EXTRACTED INFORMATION >>
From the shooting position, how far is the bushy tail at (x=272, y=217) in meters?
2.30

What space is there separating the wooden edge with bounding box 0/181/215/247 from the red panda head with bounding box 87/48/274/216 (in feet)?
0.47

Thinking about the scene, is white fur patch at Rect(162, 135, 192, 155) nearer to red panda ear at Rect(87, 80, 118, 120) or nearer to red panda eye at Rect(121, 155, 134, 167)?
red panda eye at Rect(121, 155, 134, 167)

* * *

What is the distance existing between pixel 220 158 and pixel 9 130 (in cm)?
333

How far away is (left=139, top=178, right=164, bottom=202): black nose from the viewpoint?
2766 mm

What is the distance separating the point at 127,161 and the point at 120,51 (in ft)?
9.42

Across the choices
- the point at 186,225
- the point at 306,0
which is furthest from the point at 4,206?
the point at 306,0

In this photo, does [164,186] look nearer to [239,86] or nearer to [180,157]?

TASK REQUIREMENTS >> Gather every line from the entries above that contains the word "nearer". Case counts.

WORKED ANSWER >>
Thinking about the scene, is white fur patch at Rect(162, 135, 192, 155) nearer to red panda ear at Rect(87, 80, 118, 120) or nearer to red panda eye at Rect(121, 155, 134, 167)?
In this photo, does [164,186] look nearer to [239,86] or nearer to [180,157]?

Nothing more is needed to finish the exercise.